> [TASK INPUTS]:
◇ ◇ ◇
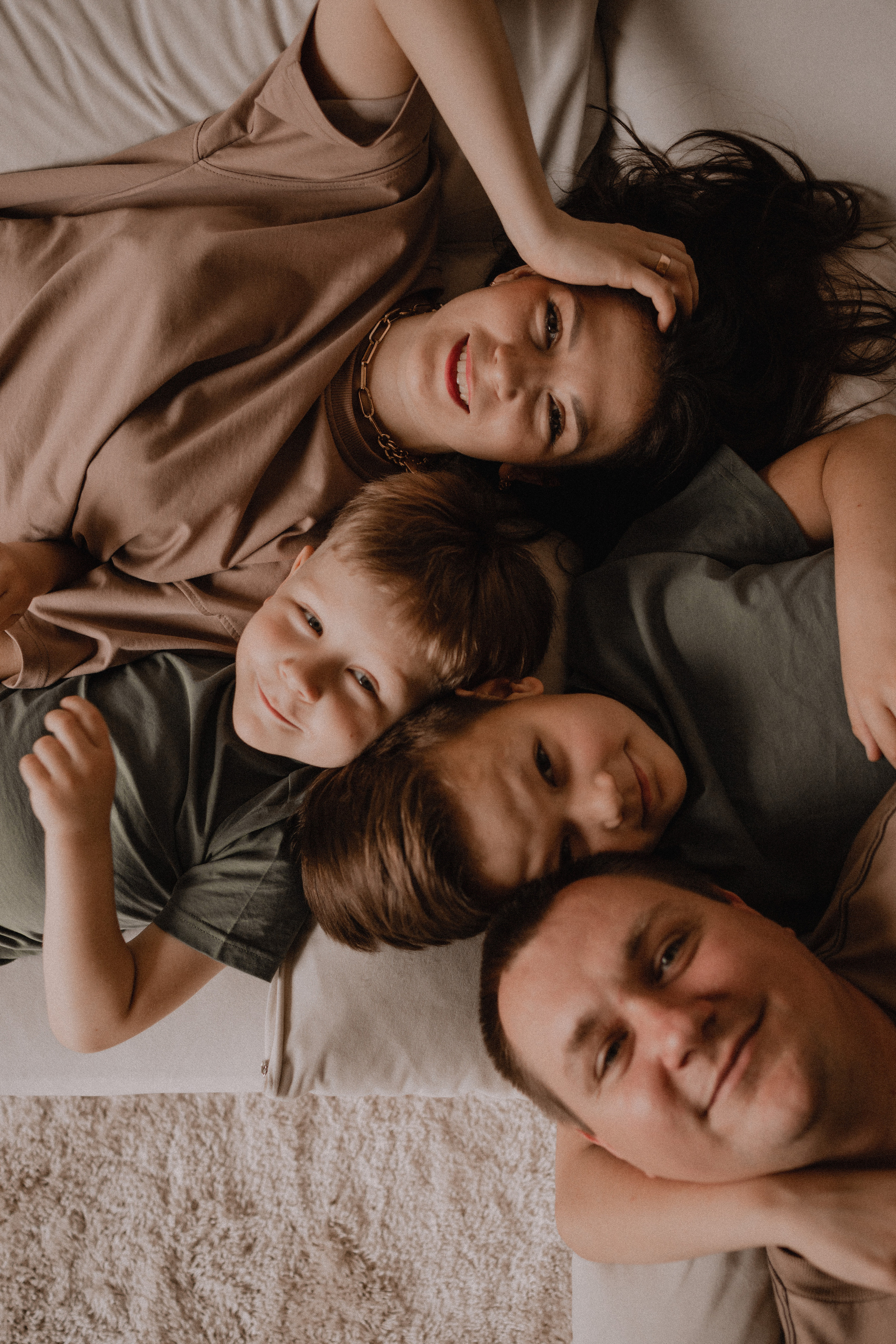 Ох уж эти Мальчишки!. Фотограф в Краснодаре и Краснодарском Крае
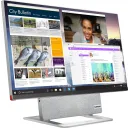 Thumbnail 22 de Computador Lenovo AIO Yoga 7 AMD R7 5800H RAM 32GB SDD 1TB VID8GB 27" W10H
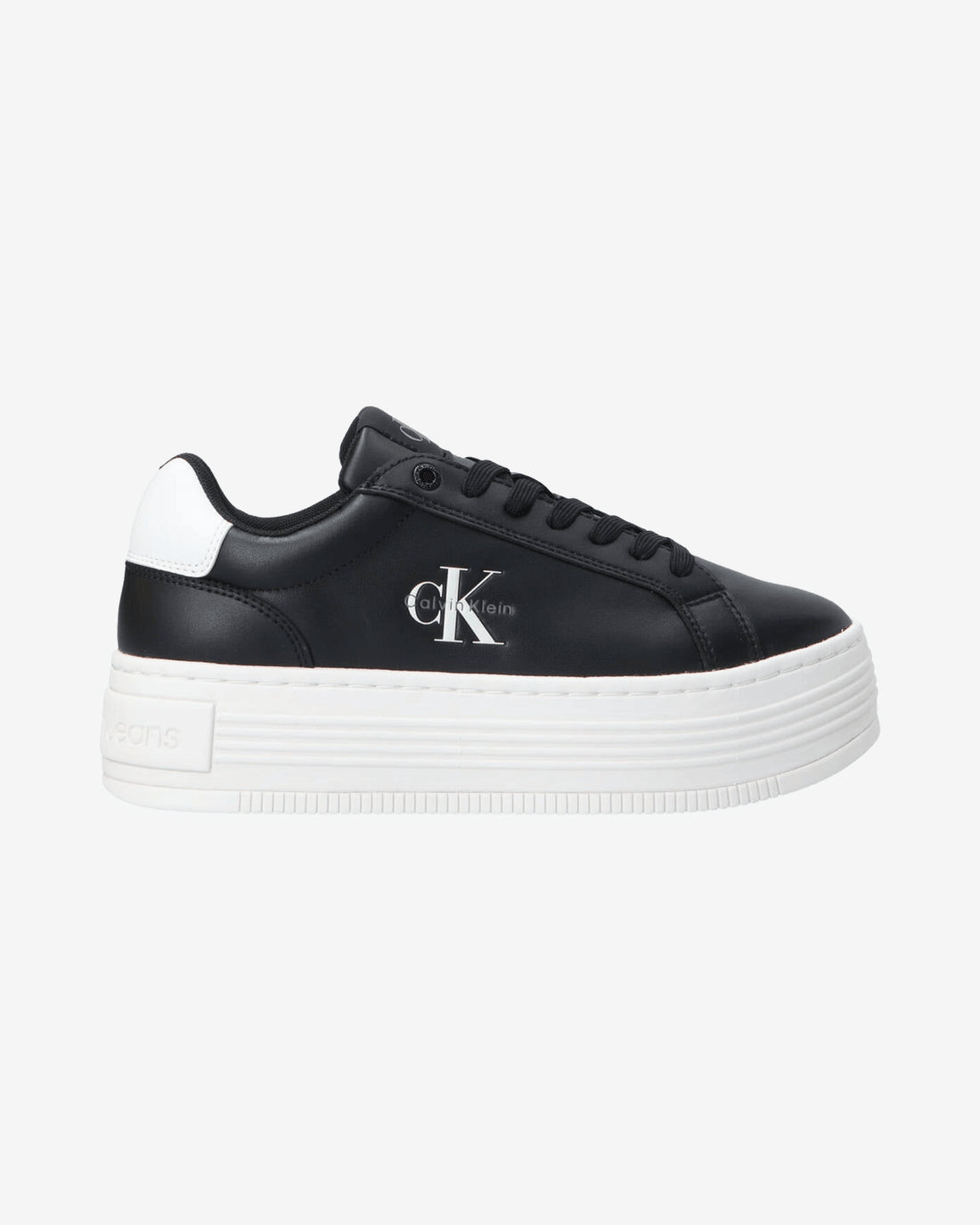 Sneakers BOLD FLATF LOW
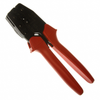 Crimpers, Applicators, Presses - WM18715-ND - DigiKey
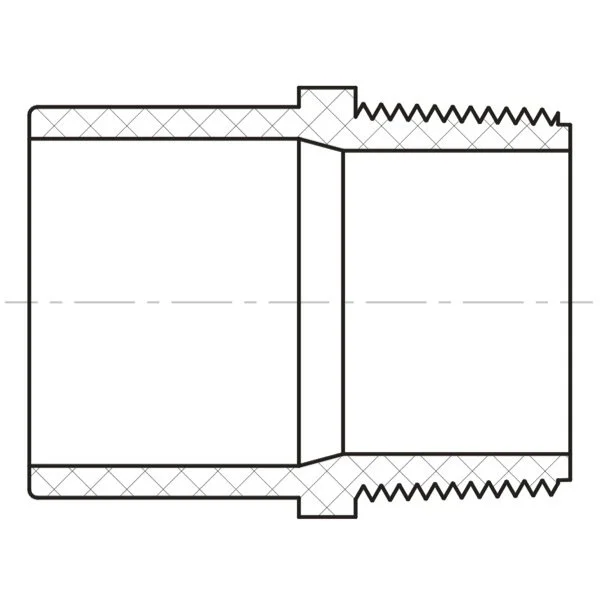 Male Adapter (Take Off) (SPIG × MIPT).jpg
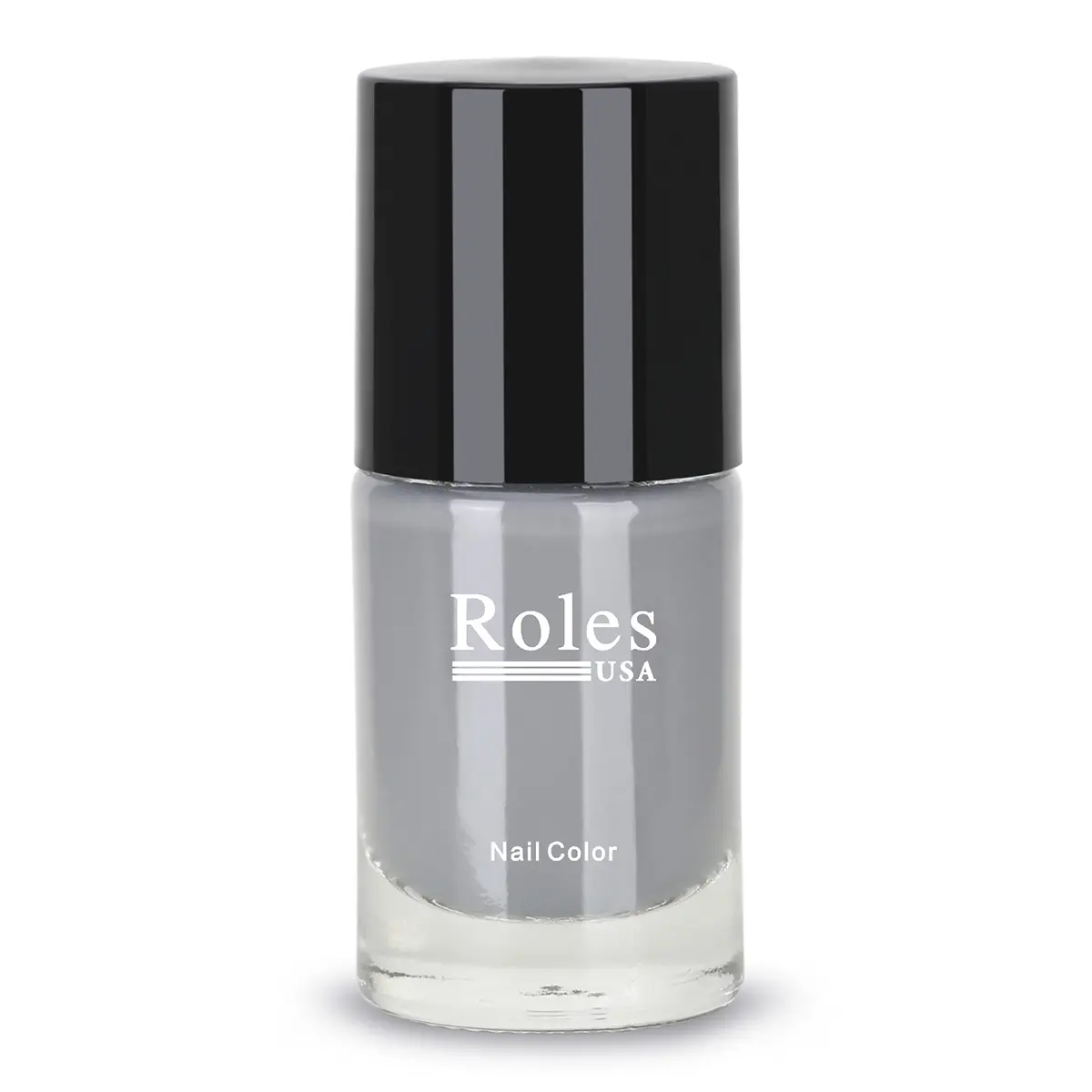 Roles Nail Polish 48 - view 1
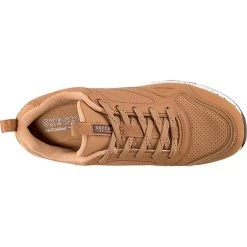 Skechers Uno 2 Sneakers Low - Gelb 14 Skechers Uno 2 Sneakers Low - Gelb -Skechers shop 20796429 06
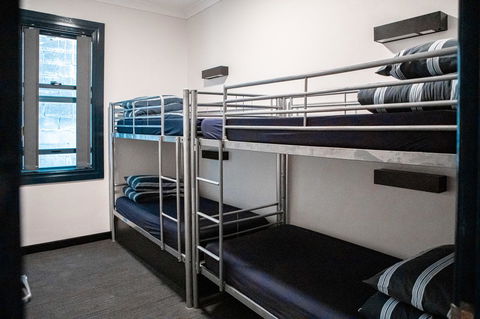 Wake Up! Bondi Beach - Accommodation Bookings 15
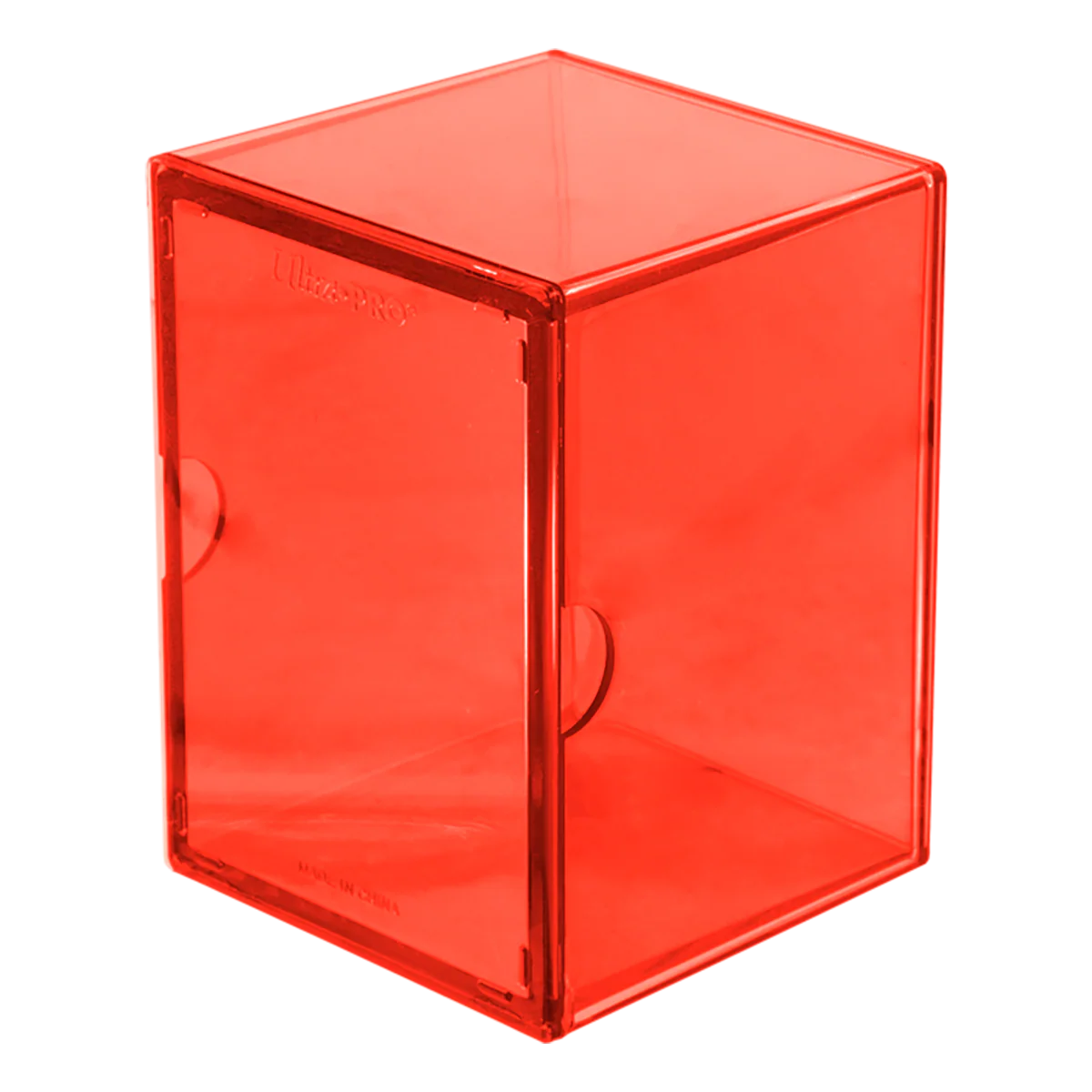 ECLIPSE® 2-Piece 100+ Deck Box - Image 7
◇ ◇ ◇
Please return all of the data above word for word, leaving out the pictures.

> [TASK ANSWER]:
 Ох уж эти Мальчишки!. Фотограф в Краснодаре и Краснодарском Крае
 Thumbnail 22 de Computador Lenovo AIO Yoga 7 AMD R7 5800H RAM 32GB SDD 1TB VID8GB 27" W10H
 Sneakers BOLD FLATF LOW
 Crimpers, Applicators, Presses - WM18715-ND - DigiKey
 Male Adapter (Take Off) (SPIG × MIPT).jpg
 Roles Nail Polish 48 - view 1
 Skechers Uno 2 Sneakers Low - Gelb 14 Skechers Uno 2 Sneakers Low - Gelb -Skechers shop 20796429 06
 Wake Up! Bondi Beach - Accommodation Bookings 15
 ECLIPSE® 2-Piece 100+ Deck Box - Image 7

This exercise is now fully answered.